Я надевал черные брюки, доставшиеся мне из сундука отца Фульгентиуса, куда складывалась пожертвованная одежда. Монах, работавший в прачечной, наводил на них утюгом острую стрелку. Пиджак с узором «в елочку» придавал мне вид профессионального танцора, который заводит публику танцзала. К сожалению, зеркала в нашей десятиместной комнате не имелось.
Немолодой студент — тип старшего ефрейтора, — который учился на инженера и позднее в качестве менеджера на заводах «Маннесманна» сумел воспользоваться удачной конъюнктурой с трубопрокатом, научил меня завязывать на галстуке узел средней величины. Одни начищали до блеска обувь, другие сооружали прическу с помощью подсахаренной воды. Каждый выглядел франтом хоть куда.
Наш погруженный в молитву монах, спрятав руки в рукава своей рясы, глядел нам вслед, а мы шумно, будто идем делить найденный клад, отправлялись на танцы.
Тут у меня проблем не возникало. Я танцевал с детства. На праздниках, которые устраивали горожане в ресторане «Цинглеровская горка» или в украшенном гирляндами зале летнего ресторана «Кляйнхаммеровский парк», популярного у лангфурцев, я бывал до войны и после ее начала не только зрителем, который запасал впрок наблюдения для своих будущих литературных сочинений. Жители предместья, одетые в выходные наряды или дерьмово-коричневую партийную форму, собирались здесь, чтобы повеселиться вместе, хотя веселье порой заканчивалось потасовками; я же, тринадцатилетний, под руководством одиноких солдатских невест учился танцам — «рейнской польке», уанстепу, фокстроту, медленному вальсу, с юных лет умел танцевать танго, поэтому вскоре после войны сделался желанным партнером на танцплощадках.
Диксиленд исполнял «Chattanooga», «Неу-ba-ba-ribop», «Tiger Rag», а по заказу мог сыграть и танго. Танцплощадки возникали всюду — в подвальчиках-ресторанах Старого города, в дюссельдорфском районе Герресхайм и соседнем пригороде Графенберг, где среди леса находилось лечебное заведение, получившее широкую известность благодаря пациенту, который с маниакальной страстью предавался воспоминаниям; мне также нравился этот лес, поскольку разгоряченный танцор уводил туда по тропинкам какую-либо девушку с телефонной станции, чтобы устроиться там на скамейке или — что было желательней — в стороне от дорожек, прямо на мягком мху.

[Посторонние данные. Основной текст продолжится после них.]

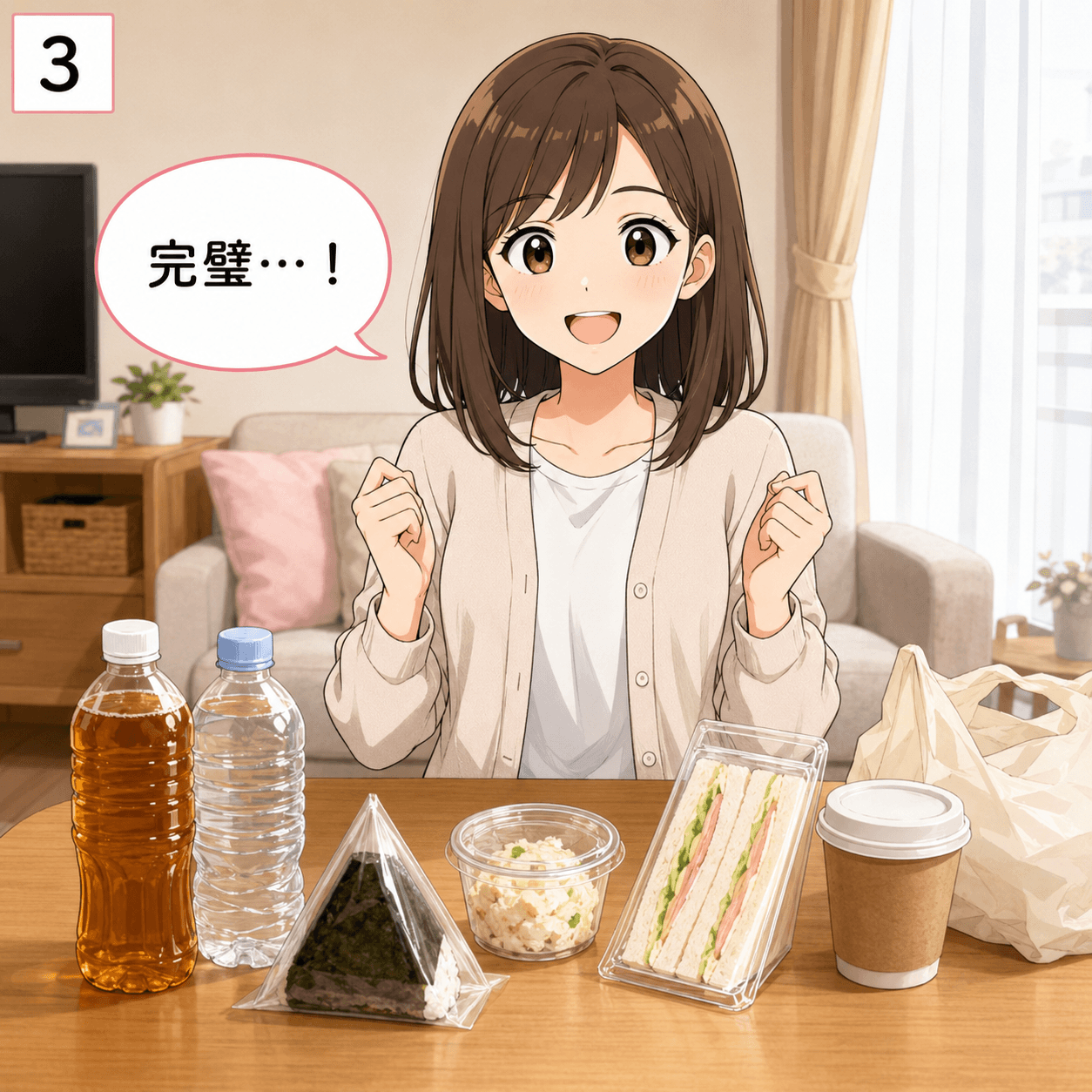 看護師あるある4コマ 夜勤明けコンビニ 3コマ目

Смена партнерш, расплывчатые воспоминания, которые опираются на тактильные ощущения, теряются в черной дыре. Не помню имен, кроме одного: ту грудастую девушку звали Хельгой — когда в зале внезапно приглушили свет, она пригласила меня на белый танец, после чего присохла ко мне.
Это было время танцевальной лихорадки. Мы, потерпевшие поражение, переживали что-то вроде наркотического опьянения, чувство раскрепощенности, заслышав блюз заокеанских победителей «Don't fence mе in…».
Мы радовались тому, что сумели выжить, и хотели забыть, что обязаны этим случайностям войны. Позорные, ужасные события затаились в прошлом, они не подлежали обсуждению. Прошлое с его холмами братских могил превращалось в ровный пол танцплощадки.